Spatial question entries.
+++

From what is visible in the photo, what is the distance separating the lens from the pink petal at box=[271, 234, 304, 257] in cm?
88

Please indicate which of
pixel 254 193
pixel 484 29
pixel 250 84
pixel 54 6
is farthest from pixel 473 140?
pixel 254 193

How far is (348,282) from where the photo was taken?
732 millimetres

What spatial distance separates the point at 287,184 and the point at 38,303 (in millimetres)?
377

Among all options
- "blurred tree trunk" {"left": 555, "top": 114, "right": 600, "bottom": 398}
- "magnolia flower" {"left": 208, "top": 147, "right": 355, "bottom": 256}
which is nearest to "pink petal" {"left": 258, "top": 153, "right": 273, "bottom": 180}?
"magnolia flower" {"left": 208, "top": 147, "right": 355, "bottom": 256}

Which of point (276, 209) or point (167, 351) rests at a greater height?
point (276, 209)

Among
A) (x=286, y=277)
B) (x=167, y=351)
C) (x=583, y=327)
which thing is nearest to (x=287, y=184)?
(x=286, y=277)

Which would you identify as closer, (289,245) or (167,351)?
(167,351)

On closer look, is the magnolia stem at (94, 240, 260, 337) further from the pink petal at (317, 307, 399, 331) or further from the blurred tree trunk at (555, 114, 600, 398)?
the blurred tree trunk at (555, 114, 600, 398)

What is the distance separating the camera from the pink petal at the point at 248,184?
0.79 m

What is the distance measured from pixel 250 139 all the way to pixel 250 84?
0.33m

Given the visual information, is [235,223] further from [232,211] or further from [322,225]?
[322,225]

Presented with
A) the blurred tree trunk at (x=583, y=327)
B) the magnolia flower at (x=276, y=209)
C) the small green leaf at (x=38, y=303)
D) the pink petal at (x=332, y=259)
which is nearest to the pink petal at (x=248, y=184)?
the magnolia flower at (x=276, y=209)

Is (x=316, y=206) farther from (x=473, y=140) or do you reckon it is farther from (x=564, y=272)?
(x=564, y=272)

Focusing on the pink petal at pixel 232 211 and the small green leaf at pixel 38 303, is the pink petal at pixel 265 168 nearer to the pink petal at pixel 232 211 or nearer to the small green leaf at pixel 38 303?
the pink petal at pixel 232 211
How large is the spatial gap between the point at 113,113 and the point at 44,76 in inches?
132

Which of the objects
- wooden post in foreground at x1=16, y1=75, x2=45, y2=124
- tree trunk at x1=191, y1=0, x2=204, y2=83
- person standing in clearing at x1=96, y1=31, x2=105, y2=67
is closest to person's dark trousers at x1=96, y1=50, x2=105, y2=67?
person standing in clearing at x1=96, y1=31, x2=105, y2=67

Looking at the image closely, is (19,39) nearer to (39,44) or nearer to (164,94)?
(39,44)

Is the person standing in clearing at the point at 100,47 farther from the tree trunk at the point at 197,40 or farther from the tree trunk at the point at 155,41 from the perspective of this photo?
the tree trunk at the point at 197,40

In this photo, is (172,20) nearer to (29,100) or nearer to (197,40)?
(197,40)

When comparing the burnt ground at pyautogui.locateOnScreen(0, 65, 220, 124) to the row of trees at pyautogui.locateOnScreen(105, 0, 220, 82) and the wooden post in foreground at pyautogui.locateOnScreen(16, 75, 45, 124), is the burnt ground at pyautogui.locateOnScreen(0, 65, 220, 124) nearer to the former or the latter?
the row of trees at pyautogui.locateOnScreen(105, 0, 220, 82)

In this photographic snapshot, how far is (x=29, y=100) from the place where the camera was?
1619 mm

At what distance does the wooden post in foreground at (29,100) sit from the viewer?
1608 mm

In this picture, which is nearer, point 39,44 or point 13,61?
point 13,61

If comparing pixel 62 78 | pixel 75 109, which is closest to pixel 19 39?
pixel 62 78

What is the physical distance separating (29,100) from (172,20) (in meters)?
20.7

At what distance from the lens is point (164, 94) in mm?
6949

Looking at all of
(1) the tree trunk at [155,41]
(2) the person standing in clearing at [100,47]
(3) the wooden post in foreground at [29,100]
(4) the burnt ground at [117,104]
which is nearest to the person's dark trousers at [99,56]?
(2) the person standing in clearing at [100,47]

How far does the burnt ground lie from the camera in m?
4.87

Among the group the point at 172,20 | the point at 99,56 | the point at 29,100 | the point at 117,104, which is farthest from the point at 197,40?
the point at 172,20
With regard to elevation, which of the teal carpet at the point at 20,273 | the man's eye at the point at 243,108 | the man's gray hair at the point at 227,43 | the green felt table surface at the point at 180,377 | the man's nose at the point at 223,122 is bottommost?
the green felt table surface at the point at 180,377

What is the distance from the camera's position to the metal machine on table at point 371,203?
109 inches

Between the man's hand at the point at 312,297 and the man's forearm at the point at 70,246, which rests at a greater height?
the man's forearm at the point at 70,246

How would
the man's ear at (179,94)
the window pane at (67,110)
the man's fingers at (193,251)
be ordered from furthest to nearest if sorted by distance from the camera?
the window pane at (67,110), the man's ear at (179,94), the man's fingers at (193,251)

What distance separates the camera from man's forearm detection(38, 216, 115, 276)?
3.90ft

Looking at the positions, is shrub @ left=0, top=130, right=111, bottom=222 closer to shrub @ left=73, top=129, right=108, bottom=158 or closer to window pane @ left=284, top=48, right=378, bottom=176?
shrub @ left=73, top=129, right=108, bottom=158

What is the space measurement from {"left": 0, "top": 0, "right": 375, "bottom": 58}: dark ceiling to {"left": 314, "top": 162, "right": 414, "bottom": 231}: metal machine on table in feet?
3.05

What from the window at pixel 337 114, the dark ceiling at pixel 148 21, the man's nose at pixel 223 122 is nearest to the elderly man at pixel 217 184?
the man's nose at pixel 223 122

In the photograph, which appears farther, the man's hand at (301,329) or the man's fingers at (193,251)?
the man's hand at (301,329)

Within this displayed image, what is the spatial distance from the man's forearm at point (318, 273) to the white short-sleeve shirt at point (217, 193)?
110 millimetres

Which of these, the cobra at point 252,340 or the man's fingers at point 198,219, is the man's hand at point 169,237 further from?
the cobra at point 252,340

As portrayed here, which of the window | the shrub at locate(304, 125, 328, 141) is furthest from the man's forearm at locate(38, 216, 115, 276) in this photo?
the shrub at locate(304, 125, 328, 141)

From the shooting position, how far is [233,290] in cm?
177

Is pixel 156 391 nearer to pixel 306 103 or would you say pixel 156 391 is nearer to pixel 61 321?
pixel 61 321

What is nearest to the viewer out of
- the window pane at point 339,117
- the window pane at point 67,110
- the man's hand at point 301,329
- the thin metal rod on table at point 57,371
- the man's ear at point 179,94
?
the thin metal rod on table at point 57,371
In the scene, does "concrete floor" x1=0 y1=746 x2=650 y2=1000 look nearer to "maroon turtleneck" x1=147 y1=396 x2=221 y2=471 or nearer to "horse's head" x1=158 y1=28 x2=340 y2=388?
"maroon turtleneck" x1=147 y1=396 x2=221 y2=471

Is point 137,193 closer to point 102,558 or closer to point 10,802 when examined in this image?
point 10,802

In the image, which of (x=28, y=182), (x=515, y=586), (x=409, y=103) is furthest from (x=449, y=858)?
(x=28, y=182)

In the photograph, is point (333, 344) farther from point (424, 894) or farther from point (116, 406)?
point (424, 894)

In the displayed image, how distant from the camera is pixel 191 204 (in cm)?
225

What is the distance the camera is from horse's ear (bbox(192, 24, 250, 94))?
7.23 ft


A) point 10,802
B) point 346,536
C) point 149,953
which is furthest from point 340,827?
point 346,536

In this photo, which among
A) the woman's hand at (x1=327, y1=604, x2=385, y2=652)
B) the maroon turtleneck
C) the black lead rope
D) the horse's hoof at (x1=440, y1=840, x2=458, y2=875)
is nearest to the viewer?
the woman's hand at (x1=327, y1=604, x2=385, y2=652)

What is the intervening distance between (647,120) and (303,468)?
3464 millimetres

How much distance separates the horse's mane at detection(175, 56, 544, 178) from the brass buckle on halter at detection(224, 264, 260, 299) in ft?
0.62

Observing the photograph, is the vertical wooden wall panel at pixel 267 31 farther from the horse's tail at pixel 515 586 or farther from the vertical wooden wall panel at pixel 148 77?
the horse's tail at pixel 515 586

+++

Repeat, without changes, every line from the one that contains "In the image, which" through the final line of the data.

In the image, which of (x=28, y=182), (x=515, y=586), (x=409, y=103) is furthest from (x=449, y=858)?
(x=28, y=182)

In the photograph, is point (333, 344) farther from point (424, 894) or farther from point (116, 406)?
point (424, 894)

In the displayed image, how distant from the camera is pixel 191 204 (in cm)?
225

What is the distance the camera is from horse's ear (bbox(192, 24, 250, 94))?
7.23 ft


A) point 10,802
B) point 346,536
C) point 149,953
which is furthest from point 340,827?
point 346,536

In this photo, which among
A) the woman's hand at (x1=327, y1=604, x2=385, y2=652)
B) the maroon turtleneck
C) the black lead rope
D) the horse's hoof at (x1=440, y1=840, x2=458, y2=875)
is nearest to the viewer?
the woman's hand at (x1=327, y1=604, x2=385, y2=652)

What is the intervening distance between (647,120) and (303,468)?
3464 millimetres

How much distance separates the horse's mane at detection(175, 56, 544, 178) from the brass buckle on halter at detection(224, 264, 260, 299) in ft?
0.62

Observing the photograph, is the vertical wooden wall panel at pixel 267 31 farther from the horse's tail at pixel 515 586 or farther from the vertical wooden wall panel at pixel 148 77?
the horse's tail at pixel 515 586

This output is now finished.